#### [AIM]
Rewrite each entry below, substituting "nearest" for "closest" and leaving everything else as it is. Omit the pictures from your output.

Spatial reasoning dataset excerpts

────────────────────

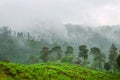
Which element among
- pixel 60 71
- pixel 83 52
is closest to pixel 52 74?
pixel 60 71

────────────────────

#### [TASK RESULT]
Which element among
- pixel 60 71
- pixel 83 52
is nearest to pixel 52 74?
pixel 60 71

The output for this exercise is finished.